What is being asked:
As you print the data below, keep every line exactly as it is and leave the images behind.

- Opening Delimiter -

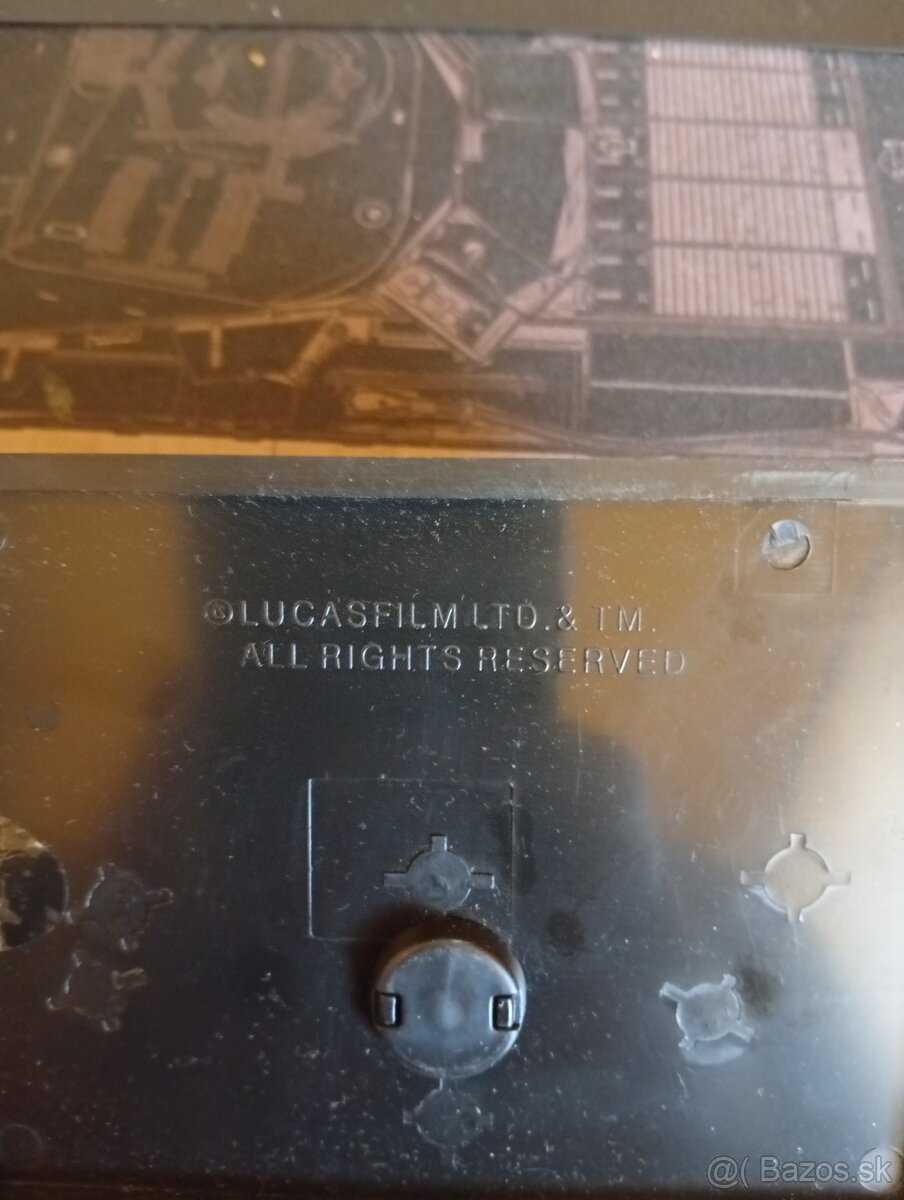 Balík Star Wars modelov - 5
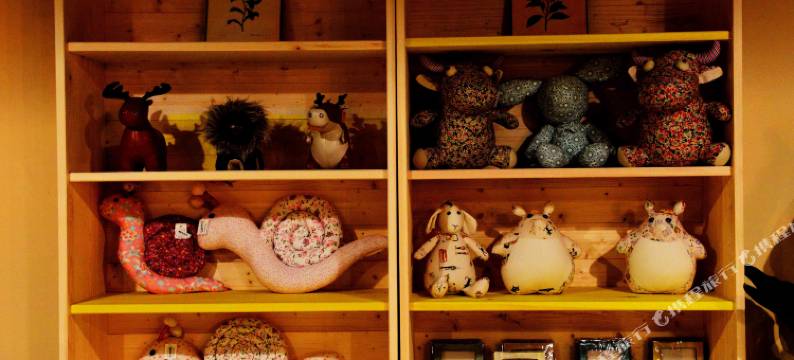 上海桃花源主题酒店图片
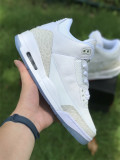 Air Jordan 3 “Pure White”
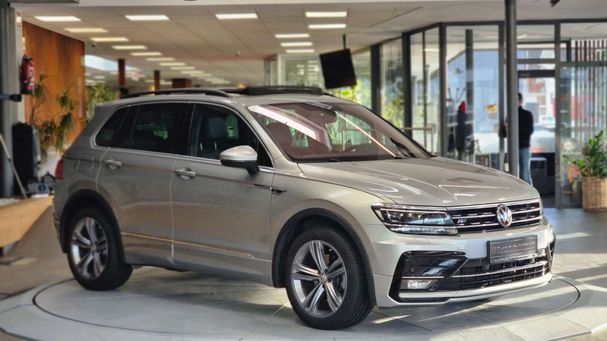 Volkswagen Tiguan 2.0 TDI DSG 110 kW image number 12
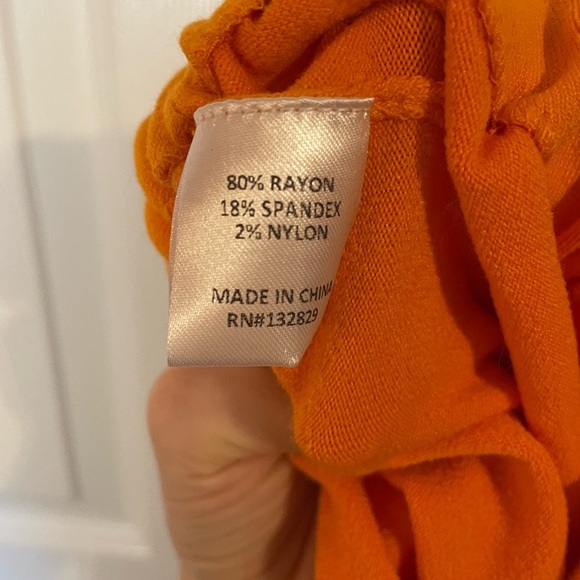 NWT Camila Coelho Dominic Top - Picture 6 of 6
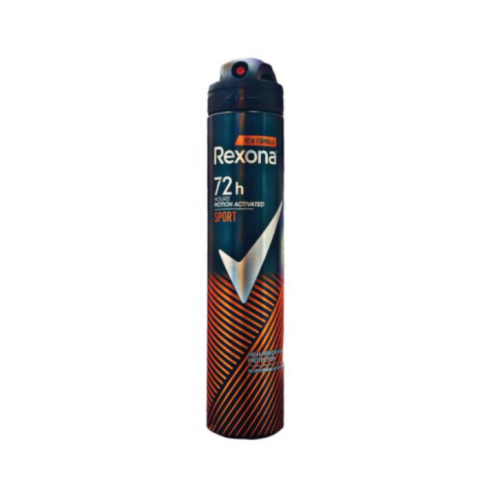 Rexona 72H Sport Deodorant Spray - New Formula - دنيا الاسرة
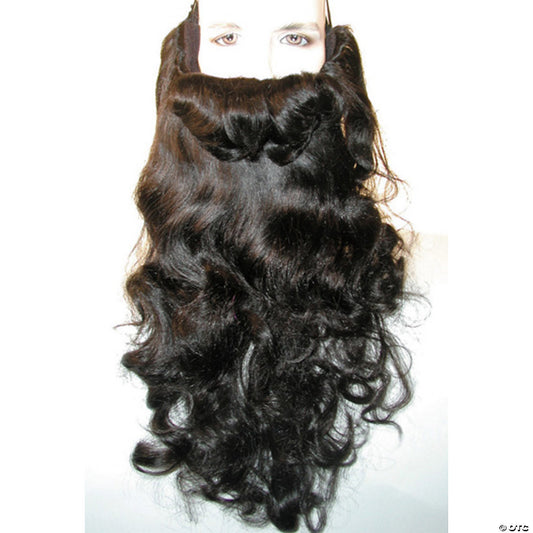 Hillbilly beard   lw75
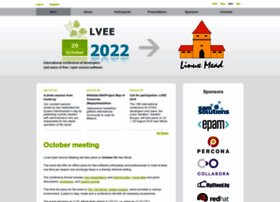 Lvee.org thumbnail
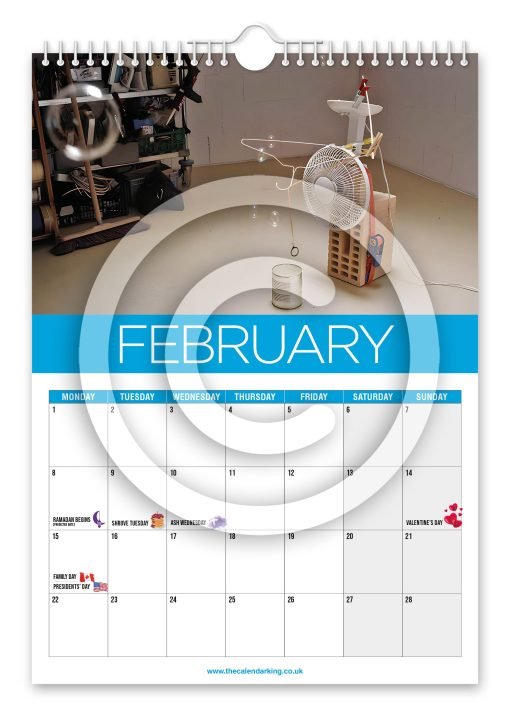 Only Fans Novelty Calendar - Image 3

- Closing Delimiter -

Result:
 Balík Star Wars modelov - 5
 上海桃花源主题酒店图片
 Air Jordan 3 “Pure White”
 Volkswagen Tiguan 2.0 TDI DSG 110 kW image number 12
 NWT Camila Coelho Dominic Top - Picture 6 of 6
 Rexona 72H Sport Deodorant Spray - New Formula - دنيا الاسرة
 Hillbilly beard   lw75
 Lvee.org thumbnail
 Only Fans Novelty Calendar - Image 3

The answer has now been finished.